Muchos hemos sostenido durante años que la gran batalla política del siglo XXI ya no se libra entre la derecha y la izquierda convencionales, sino entre la democracia representativa y las distintas versiones del nacionalpopulismo. Es hora de admitir que el análisis es insuficiente por voluntarista, dictado en gran medida por el afán de reproducir esquemas que distingan claramente el campo del bien y el del mal.

Es difícil discutir que la democracia representativa padece una crisis de legitimidad, derivada de su ineficiencia para dar respuestas útiles al cambio del tiempo histórico asociado a la transición de la era industrial a la tecnológica. Pero es reduccionista y engañoso culpar de todo a la amenaza de los nacionalismos y los populismos extremosos. Somos los propios demócratas, con nuestra confusión de ideas, nuestras concesiones cobardes a modelos no sólo ajenos sino hostiles, nuestras querellas domésticas y nuestra incomprensión del signo de los tiempos, aferrados a la superioridad moral como única pieza de convicción, quienes estamos debilitando mortalmente el sistema político más civilizado que ha sido capaz de crear la especie humana.

No son Podemos y Vox, ni Bildu o Puigdemont quienes se están cargando la democracia española, aunque colaboran a ello. Este 6 de diciembre viene teñido de melancolía, y la culpa mayor es de los partidos que recogen el voto de dos de cada tres ciudadanos y son los principales responsables de mantener la salud de la Constitución, en su letra y en su espíritu. En primer lugar el irreconocible PSOE de Sánchez, y también el muy confuso PP de Feijóo.

El partido de los huérfanos, al que me honra pertenecer, crece cada día en cantidad y calidad, pero está igualmente ayuno de liderazgos

En Estados Unidos no ha ganado Trump; han perdido los demócratas, transformados en un partido de élites urbanitas que miran al populacho por encima del hombro. No son Le Pen y Melenchon quienes están desestabilizando Francia, sino la soberbia bonapartista de Macron y la gandulería política de los socialistas.

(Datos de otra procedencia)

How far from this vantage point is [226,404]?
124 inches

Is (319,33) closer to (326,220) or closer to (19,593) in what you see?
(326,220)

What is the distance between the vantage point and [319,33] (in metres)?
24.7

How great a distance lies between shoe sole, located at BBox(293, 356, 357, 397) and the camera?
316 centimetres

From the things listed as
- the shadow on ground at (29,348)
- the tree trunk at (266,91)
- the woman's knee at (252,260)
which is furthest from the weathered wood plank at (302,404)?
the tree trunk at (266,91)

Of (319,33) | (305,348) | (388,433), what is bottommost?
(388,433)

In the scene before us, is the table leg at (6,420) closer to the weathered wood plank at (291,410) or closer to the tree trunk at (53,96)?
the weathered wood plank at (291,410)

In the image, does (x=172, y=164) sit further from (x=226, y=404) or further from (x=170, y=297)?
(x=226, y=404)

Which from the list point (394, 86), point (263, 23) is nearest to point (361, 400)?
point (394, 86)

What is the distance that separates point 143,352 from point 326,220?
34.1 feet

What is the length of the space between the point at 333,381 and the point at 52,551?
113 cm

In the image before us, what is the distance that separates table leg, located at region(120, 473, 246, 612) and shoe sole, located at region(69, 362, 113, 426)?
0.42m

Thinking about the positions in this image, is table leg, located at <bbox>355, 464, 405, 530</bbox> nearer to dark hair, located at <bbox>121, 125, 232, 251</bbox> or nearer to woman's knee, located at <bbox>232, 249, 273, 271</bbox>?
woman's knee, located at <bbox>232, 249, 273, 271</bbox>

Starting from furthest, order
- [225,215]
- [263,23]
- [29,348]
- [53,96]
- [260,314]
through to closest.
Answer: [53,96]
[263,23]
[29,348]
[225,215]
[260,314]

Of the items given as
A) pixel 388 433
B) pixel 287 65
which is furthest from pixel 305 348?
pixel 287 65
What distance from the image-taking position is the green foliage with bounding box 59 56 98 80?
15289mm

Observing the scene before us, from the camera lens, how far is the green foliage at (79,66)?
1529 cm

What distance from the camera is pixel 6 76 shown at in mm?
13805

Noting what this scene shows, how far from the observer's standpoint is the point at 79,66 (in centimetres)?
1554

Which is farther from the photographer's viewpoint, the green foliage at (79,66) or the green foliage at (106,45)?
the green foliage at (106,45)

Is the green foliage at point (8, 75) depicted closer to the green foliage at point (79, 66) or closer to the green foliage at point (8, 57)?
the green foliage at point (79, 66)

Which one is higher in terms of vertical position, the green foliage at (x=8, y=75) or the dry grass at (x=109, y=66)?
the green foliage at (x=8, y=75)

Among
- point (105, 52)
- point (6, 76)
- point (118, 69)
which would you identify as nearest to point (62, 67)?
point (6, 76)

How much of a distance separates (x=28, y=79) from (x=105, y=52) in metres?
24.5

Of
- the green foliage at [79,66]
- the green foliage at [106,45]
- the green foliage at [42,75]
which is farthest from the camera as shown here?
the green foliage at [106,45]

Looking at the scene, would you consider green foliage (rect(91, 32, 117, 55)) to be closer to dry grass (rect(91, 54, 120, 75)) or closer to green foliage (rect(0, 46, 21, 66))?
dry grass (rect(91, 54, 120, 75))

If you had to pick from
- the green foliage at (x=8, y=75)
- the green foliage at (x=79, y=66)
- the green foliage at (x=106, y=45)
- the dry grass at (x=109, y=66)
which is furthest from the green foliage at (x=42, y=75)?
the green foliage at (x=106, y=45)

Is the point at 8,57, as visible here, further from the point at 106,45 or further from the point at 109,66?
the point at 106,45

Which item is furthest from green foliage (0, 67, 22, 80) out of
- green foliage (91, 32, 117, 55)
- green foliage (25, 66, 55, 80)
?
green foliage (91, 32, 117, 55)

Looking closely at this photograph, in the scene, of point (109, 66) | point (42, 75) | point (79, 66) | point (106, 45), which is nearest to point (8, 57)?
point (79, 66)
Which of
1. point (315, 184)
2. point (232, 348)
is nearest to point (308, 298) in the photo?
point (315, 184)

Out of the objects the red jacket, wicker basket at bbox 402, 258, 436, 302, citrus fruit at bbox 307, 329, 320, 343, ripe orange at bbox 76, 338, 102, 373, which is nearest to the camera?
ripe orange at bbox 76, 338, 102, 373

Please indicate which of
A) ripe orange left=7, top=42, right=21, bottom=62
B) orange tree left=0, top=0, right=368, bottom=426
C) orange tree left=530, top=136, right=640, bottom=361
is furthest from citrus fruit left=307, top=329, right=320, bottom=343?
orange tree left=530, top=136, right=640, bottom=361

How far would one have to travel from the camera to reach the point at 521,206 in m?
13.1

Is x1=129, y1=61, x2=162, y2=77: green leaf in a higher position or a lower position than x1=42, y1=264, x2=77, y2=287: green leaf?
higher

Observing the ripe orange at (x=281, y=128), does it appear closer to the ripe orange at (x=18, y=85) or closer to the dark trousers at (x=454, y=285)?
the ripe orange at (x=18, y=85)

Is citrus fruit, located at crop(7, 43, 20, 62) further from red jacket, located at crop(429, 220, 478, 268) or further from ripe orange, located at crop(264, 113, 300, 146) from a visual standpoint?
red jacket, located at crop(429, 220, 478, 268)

Las democracias se han quedado sin líderes de referencia. Lo que es peor, sin gobernantes en los que confiar. Tuvimos a Obama y a Merkel como últimos exponentes de una raza en trance de extinción. Los populistas y autoritarios tienen su Trump, su Putin, su Milei, su Le Pen o su Maduro. En España, tras González y Aznar vinieron la banalidad de Zapatero, la indolencia de Rajoy y el encanallamiento de Sánchez. El partido de los huérfanos, al que me honra pertenecer, crece cada día en cantidad y calidad, pero está igualmente ayuno de liderazgos. Y cada día que pasa se hace más acuciante la pregunta terrible: ¿Cómo se defiende la democracia de la insensatez de los demócratas?

La revista “The Economist” ha elegido “kakistocracy” como su palabra del año 2024. Es un neologismo de raíz griega cuyo significado más aproximado sería “the rule of the worst” (el gobierno de los peores), como antónimo intencional de “aristocracia” (en su versión clásica, el gobierno de los mejores). El término se ha puesto de moda en Estados Unidos a raíz de la segunda elección de Donald Trump como presidente y de los nombramientos extravagantes que viene anunciando para ocupar los puestos más relevantes de su Gobierno. A la espera de una definición académica, la Wikipedia la describe como “un gobierno formado por los más ineptos (los más incompetentes, los menos calificados y los más cínicos) de un determinado grupo social”.